An exact copy of all the data below is required.

[Information supplied — start]

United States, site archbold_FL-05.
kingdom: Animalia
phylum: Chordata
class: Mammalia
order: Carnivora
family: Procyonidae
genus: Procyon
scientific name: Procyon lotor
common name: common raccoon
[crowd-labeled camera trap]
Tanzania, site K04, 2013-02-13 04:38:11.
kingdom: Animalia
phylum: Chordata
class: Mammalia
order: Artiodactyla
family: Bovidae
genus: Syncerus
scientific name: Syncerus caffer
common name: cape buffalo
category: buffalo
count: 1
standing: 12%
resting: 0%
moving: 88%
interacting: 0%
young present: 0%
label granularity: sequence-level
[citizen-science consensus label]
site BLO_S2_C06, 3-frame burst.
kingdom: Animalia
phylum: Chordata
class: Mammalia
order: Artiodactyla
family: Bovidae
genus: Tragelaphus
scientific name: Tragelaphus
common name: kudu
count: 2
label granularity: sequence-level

[Information supplied — finish]

▶ _Solution for this problem_
United States, site archbold_FL-05.
kingdom: Animalia
phylum: Chordata
class: Mammalia
order: Carnivora
family: Procyonidae
genus: Procyon
scientific name: Procyon lotor
common name: common raccoon
[crowd-labeled camera trap]
Tanzania, site K04, 2013-02-13 04:38:11.
kingdom: Animalia
phylum: Chordata
class: Mammalia
order: Artiodactyla
family: Bovidae
genus: Syncerus
scientific name: Syncerus caffer
common name: cape buffalo
category: buffalo
count: 1
standing: 12%
resting: 0%
moving: 88%
interacting: 0%
young present: 0%
label granularity: sequence-level
[citizen-science consensus label]
site BLO_S2_C06, 3-frame burst.
kingdom: Animalia
phylum: Chordata
class: Mammalia
order: Artiodactyla
family: Bovidae
genus: Tragelaphus
scientific name: Tragelaphus
common name: kudu
count: 2
label granularity: sequence-level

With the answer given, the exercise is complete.